The lender in question was competing in a space with ample competition from a host of lenders, as well as smaller building societies.
Lenders of a smaller scale can’t compete on price with giants like Lloyds Banking Group as their cost of funds are higher, so they’re commonly forced to differentiate themselves by underwriting manually and catering for those with a lower credit score.
That’s all fine and good, but seeing as we’re talking about a minority of mortgage customers who are in this position, if we have too many lenders vying for too little business some of them are going to struggle to make any money. And with specialist buy-to-let you’ve got an even smaller pool of customers than for owner-occupiers.
With Bluestone it should be noted the market circumstances were very specific, as it was acquired by fellow lender Shawbrook Bank in March of this year.
Seeing as Shawbrook already has a buy-to-let and specialist offering the group has seemingly decided to use the Bluestone brand to build to focus on the residential space, rather than being another lender with a similar offering under the same group.
It makes perfect sense, so it may be more a strategic than anything.

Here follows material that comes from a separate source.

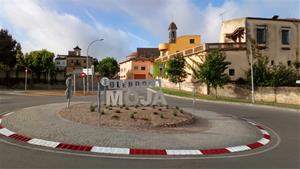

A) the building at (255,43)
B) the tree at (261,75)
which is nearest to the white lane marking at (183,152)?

Obviously it’s been a tough year in the mortgage sector due to the environment of rising interest rates.
For me it makes sense. Mortgage lenders need to act smartly and regear their businesses if they aren’t making sufficient money, which leaves space for those that remain active.
The buy-to-let market is shrinking, as there was £38.6 billion of buy-to-let lending between April 2022 and March 2023, down from £37.6 billion from the corresponding period the year before.
In that environment it’s likely there could further consolidation, but it’s better that happens now rather than lenders waiting until they get into trouble.